Capítulo 16 – Recomeçar

https://www.youtube.com/watch?v=mNRA7Ovyvzc

CENA 01. CASA DE LORENZO. QUARTO. INT. NOITE.

Continuação imediata da última cena. Lorenzo acaba de rasgar o vestido de Júlia na altura das coxas. Ritmo. Ele vai rápido pro closet. Tensão.

JÚLIA: – O que você vai fazer?

LORENZO: (off) – Já disse: vamos fazer uma voltinha ao passado.

Ele volta do closet com uma bolsa feminina e entrega a Júlia.

LORENZO: – Acho que essa aqui combina com o vestido, não?! Tome! Você precisa compor o personagem.

JÚLIA: – Mas o que/

LORENZO: (corta) – Vamos! Você não queria tanto sair dessa casa? Pois vamos ali fora respirar um ar puro.

Ele a puxa pelo braço. Bruto. Leva Júlia para fora do quarto. Corta para:

CENA 02. CASA DE LORENZO. GARAGEM. INT. NOITE.

Lorenzo vem puxando Júlia pelo braço. Com pressa. Grosso.

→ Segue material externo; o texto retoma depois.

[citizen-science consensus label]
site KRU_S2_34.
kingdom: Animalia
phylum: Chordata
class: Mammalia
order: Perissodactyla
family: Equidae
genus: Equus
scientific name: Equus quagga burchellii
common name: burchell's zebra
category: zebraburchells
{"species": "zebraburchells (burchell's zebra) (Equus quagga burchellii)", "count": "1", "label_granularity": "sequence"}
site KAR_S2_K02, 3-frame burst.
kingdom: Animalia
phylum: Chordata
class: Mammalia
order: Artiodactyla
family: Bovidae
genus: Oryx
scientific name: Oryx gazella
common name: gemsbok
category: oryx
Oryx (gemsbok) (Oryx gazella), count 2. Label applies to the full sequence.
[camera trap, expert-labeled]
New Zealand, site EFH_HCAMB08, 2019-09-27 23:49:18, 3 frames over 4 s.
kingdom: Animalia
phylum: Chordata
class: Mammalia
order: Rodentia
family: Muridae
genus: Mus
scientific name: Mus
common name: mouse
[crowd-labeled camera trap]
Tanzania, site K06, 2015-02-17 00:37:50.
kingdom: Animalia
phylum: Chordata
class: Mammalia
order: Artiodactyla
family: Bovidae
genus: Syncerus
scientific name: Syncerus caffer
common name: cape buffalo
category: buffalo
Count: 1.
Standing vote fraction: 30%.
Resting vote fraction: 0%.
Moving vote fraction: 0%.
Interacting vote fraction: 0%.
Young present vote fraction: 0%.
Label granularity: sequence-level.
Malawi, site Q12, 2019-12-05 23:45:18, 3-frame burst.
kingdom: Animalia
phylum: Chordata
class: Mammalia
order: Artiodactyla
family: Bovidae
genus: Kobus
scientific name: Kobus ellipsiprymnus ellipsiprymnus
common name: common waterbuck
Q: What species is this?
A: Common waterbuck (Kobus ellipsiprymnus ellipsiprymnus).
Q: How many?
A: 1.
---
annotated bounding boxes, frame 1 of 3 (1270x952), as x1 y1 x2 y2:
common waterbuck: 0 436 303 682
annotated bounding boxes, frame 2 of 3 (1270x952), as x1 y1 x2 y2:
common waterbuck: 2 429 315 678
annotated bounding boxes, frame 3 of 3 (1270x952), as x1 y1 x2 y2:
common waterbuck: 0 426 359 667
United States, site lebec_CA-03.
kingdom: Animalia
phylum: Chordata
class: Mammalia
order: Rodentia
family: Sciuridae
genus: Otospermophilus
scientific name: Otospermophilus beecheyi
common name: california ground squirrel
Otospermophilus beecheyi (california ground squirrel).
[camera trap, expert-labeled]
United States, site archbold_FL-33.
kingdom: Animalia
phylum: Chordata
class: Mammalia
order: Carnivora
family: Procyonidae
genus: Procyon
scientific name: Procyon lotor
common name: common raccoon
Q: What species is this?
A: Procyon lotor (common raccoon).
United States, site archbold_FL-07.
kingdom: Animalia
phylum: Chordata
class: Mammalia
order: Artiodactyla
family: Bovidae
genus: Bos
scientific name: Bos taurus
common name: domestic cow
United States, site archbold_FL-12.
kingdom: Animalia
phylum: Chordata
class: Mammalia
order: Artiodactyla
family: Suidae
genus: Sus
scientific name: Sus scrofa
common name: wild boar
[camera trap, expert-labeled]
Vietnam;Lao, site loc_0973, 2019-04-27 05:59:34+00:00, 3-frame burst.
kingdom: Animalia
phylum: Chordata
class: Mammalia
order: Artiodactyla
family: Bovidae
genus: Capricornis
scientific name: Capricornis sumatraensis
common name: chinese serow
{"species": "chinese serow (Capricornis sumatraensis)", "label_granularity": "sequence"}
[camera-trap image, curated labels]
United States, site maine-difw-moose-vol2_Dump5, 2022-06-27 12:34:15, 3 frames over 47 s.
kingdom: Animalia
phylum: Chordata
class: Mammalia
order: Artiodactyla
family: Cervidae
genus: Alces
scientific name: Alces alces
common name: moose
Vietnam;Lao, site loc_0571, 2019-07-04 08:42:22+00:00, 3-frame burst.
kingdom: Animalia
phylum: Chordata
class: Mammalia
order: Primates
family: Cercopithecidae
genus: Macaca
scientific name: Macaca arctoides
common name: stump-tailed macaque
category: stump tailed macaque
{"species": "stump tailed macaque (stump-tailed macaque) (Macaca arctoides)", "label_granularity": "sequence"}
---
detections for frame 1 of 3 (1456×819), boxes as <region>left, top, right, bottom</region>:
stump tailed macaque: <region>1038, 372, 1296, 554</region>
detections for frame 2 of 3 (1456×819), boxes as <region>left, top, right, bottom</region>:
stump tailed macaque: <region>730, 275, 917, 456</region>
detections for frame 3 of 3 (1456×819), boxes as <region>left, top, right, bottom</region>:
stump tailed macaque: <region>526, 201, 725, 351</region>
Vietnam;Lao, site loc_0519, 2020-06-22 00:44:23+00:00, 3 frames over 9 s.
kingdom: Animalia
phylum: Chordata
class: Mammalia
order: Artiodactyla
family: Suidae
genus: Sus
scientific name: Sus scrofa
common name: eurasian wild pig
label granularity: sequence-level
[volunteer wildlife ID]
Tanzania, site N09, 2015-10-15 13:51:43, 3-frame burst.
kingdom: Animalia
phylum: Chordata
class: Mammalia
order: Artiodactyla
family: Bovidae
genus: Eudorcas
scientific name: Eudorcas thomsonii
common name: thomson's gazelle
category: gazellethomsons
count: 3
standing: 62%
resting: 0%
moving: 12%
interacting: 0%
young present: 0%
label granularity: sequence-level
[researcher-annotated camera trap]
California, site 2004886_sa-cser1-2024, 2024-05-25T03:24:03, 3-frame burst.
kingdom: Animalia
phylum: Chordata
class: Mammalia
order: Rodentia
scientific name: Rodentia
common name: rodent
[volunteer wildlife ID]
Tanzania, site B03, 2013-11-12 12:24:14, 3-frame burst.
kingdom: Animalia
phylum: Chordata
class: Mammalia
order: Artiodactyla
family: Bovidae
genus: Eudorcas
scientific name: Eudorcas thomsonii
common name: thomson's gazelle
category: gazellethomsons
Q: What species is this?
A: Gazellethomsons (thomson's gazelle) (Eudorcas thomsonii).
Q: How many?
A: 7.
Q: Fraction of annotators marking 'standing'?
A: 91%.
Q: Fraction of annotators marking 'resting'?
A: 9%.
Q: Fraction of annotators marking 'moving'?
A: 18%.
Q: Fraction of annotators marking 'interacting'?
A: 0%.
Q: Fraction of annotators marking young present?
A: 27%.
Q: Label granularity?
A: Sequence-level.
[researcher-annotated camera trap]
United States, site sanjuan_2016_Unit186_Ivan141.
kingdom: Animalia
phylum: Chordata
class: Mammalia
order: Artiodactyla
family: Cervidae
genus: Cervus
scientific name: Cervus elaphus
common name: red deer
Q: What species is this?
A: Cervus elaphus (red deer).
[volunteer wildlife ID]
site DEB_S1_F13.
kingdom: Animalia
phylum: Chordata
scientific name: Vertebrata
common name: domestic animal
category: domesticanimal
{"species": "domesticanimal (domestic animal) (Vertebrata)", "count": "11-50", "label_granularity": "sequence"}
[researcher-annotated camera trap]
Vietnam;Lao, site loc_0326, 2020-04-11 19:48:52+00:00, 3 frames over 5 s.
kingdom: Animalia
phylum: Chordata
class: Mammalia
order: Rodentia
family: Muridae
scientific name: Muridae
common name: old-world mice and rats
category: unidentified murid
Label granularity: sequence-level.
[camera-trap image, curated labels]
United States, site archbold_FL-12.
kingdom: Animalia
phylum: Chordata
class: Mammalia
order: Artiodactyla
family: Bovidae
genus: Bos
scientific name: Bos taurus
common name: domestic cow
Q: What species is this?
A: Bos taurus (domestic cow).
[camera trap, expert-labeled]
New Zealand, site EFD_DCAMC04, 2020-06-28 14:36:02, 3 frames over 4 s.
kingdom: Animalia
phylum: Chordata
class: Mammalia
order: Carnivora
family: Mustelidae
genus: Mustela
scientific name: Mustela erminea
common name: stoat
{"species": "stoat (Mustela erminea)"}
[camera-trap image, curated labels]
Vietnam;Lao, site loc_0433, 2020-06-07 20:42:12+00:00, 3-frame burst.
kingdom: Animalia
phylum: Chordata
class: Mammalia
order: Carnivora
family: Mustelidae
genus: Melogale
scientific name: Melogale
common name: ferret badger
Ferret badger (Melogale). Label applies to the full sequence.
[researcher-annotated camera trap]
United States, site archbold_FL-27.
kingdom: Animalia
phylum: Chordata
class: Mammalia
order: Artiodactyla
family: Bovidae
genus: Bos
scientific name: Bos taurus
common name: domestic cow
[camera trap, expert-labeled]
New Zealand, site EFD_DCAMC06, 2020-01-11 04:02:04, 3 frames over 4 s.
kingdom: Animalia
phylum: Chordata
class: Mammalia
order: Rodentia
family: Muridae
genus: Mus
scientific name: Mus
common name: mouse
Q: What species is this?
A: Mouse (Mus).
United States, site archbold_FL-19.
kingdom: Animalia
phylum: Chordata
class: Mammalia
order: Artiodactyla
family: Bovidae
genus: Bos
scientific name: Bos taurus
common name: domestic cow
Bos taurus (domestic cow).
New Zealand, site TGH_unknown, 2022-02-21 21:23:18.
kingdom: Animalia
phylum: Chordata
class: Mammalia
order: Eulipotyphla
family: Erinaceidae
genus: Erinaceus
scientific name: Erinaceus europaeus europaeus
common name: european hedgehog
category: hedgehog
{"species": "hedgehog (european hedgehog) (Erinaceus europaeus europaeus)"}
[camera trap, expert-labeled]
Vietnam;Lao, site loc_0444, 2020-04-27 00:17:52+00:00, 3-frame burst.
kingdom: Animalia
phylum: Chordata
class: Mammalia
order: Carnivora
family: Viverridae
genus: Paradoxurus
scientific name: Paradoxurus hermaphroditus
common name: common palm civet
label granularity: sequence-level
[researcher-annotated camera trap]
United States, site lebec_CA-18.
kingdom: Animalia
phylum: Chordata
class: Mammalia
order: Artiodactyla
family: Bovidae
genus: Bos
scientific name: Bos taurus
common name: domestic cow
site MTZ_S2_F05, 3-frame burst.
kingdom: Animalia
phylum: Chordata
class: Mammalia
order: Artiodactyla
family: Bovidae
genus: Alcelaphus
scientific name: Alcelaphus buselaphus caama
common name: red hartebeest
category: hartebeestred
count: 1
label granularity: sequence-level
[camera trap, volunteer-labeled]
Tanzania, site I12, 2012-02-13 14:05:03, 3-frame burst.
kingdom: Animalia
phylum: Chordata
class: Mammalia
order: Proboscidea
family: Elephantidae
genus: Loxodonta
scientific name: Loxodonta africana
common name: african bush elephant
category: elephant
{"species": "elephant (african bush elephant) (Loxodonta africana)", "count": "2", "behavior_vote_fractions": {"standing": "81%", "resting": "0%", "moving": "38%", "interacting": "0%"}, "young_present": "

Vai abrir a porta do carro do lado do passageiro e colocar Júlia lá.

JÚLIA: – Para com isso, Lorenzo! Você tá ficando louco?!

LORENZO: – Cala a boca! Entre aí. Entre!

JÚLIA: – Pra onde você vai me levar?

LORENZO: – Você já vai descobrir.

Ele entra no carro. Pega um tablet.

LORENZO: – Mas, antes, mais um presentinho pra minha mulherzinha.

Lorenzo dá play num vídeo. Nele, vemos Javier brincando com um revólver do pai – nesse mesmo carro. Gravação feita logo após a última aparição do menino, no capítulo 13 – portanto, mesmo figurino do dia. No vídeo, ouvimos a voz de Lorenzo pedindo que Javier “mande um beijo pra mamãe”. O menino manda. Júlia vê aquilo e cai no choro.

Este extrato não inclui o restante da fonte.